Genetec’s Nick Smith argues that integrating access security into one unified system provides simpler and more effective facilities monitoring and management

Businesses of all sizes spend considerable amounts of time, energy and capital to safeguard their facilities, to ensure they operate efficiently and are being properly maintained. While the central task in facilities management is keeping the company’s physical properties operating smoothly, it also requires the flexibility to adjust to fresh demands and security challenges, in order to respond appropriately.

The systems that make up the building environment often require varying levels of intervention to run optimally. This alone raises several challenges, ranging from simple daily interventions to complex solutions that involve multiple parties. The key to tackling these issues lies in enhancing the situational awareness and responsiveness of facilities managers and security operators – but to do so they require the right technology.

A central responsibility for FMs is to know who is accessing the building. The way in which people get into the workplace has changed dramatically over recent years, having evolved from a simple key-lock system to personalised photo-badges and finally to fully fledged biometric access control. This evolution has been necessary, especially in today’s threat-filled climate.

A modern access control solution not only ensures designated people can enter the building, but also that the right people have access to the right areas. Employees, customers and maintenance staff may all have business to do in the same building, but should by no means have access to the same areas. Advanced access control not only enhances the security of the building but significantly improves operations, making it as seamless and effortless as possible. A good access control solution should work unnoticed, allowing visitors of the building to come and go where they need to – uninterrupted, and with minimal delay.

When an individual requires access to the building or when an emergency arises, decisions and actions need to happen quickly. However, this is currently challenged by outdated and siloed systems which present data separately, leading to significantly slower processes and lost time. With many operations increasingly moving to the cloud, running multiple systems separately becomes complicated and can cause issues; all this information is needed from both physical and digital siloed systems, which then need to be assembled into one clear picture.

We argue that a unified security solution, comprising access control, video surveillance, intrusion detection, communications, and whatever else a company may require, is key to overcoming this issue, as it can provide a complete, real-time picture, enabling facilities managers and security officials to react to situations and incidents more efficiently.

Integrating all operations into one unified system with a single interface provides much simpler and more effective facilities monitoring and management. Having one monitoring application at a workstation or in a security operations control room allows system operators to oversee the entire building and surrounding area they are responsible for, ensuring greater awareness and operational insights right before their eyes. This not only saves time, but significantly improves decision-making and reaction time, augmenting the safety of the premises and the people occupying them.

» LISTED ENTRIES

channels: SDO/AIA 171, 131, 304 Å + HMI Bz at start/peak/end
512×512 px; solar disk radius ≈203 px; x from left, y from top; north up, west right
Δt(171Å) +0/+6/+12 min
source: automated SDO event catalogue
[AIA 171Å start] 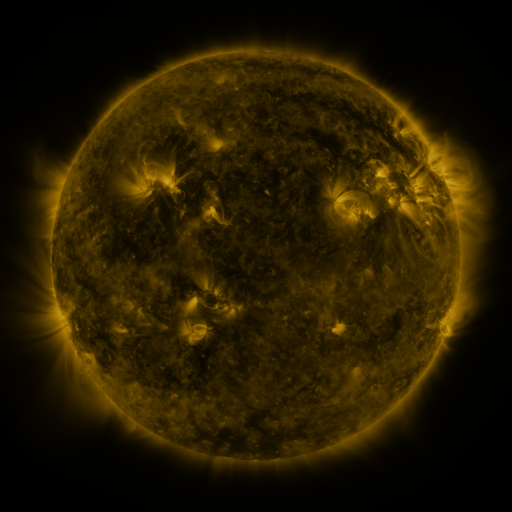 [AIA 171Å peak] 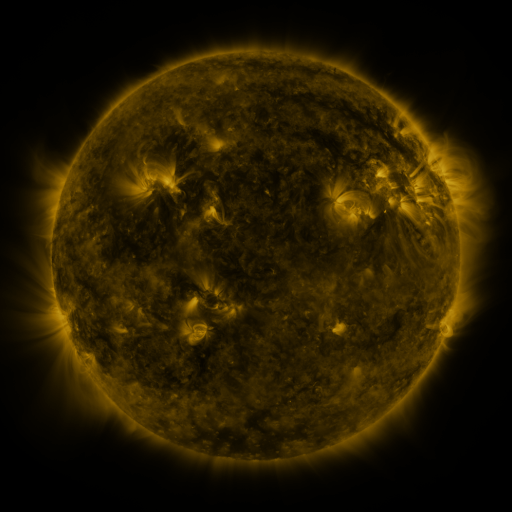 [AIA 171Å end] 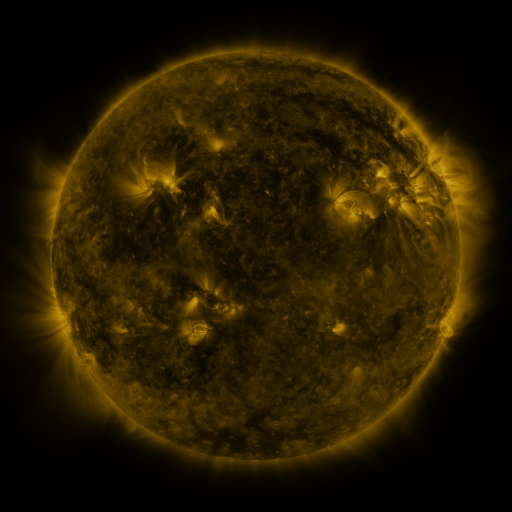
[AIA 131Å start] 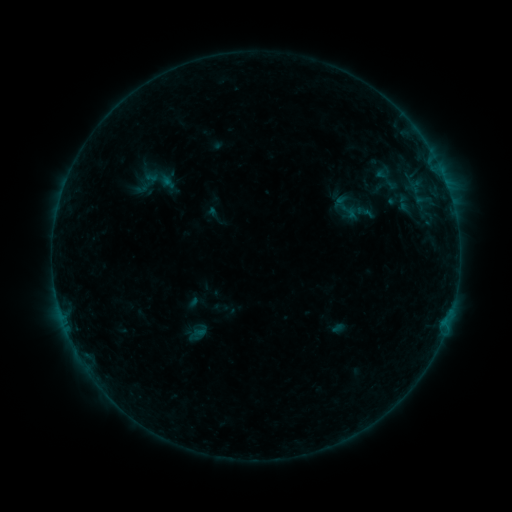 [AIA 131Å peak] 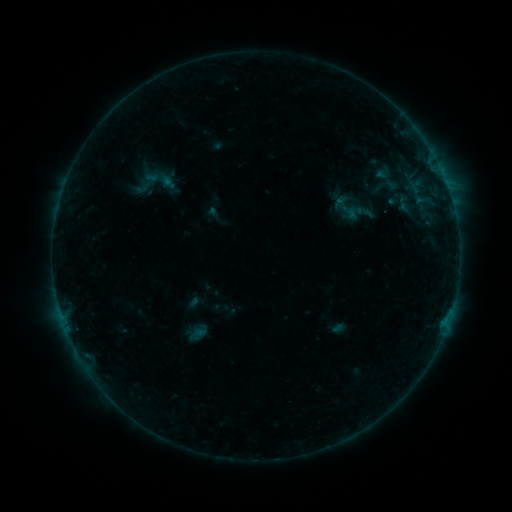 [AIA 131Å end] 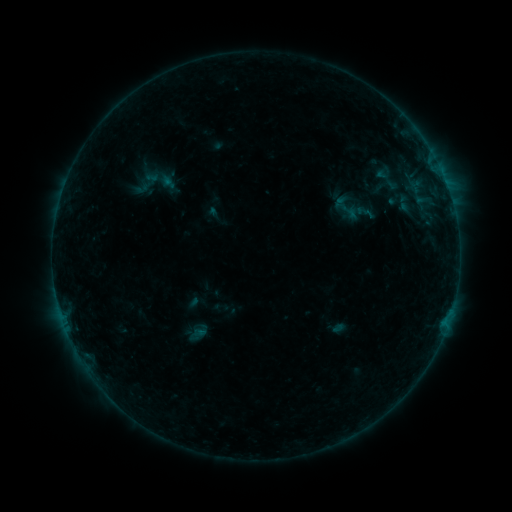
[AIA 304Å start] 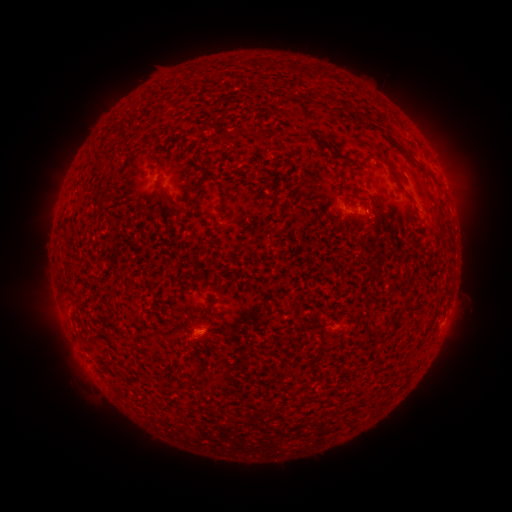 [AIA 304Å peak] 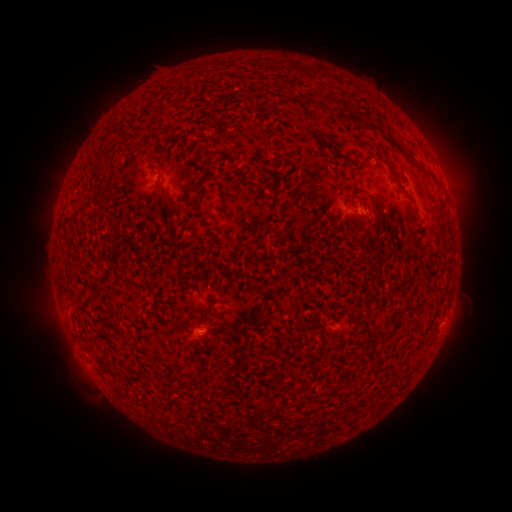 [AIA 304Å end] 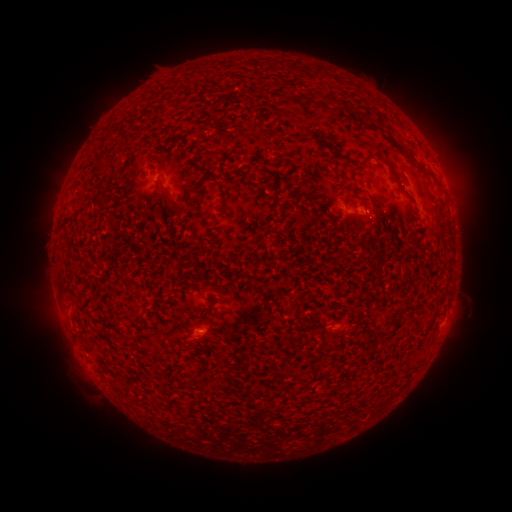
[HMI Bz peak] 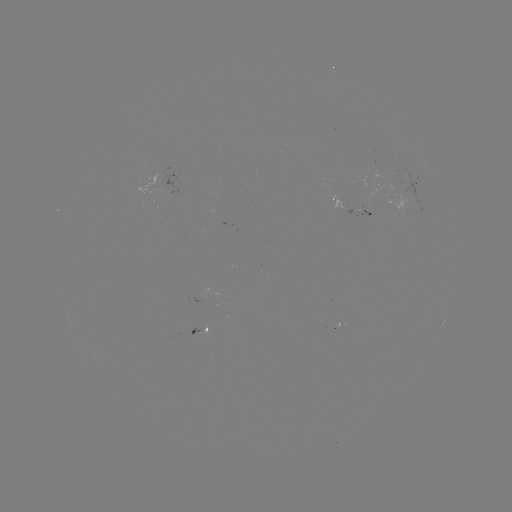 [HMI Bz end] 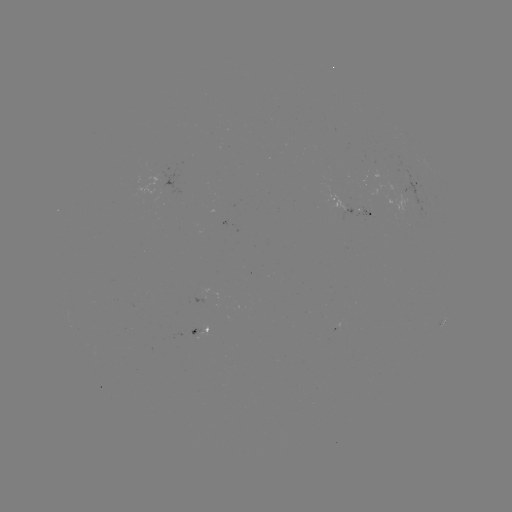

» DIRECTIVES
1. Revise the passage on access security from "A central responsibility" to "today’s threat-filled climate.", changing "photo-badges" to "ID badges".
2. List the components that the passage on access security names as making up a unified security solution.
The rows come from a separate source.

» RESPONSES FOR EACH TASK
1.
A central responsibility for FMs is to know who is accessing the building. The way in which people get into the workplace has changed dramatically over recent years, having evolved from a simple key-lock system to personalised ID badges and finally to fully fledged biometric access control. This evolution has been necessary, especially in today’s threat-filled climate.

2.
- Access control
- Video surveillance
- Intrusion detection
- Communications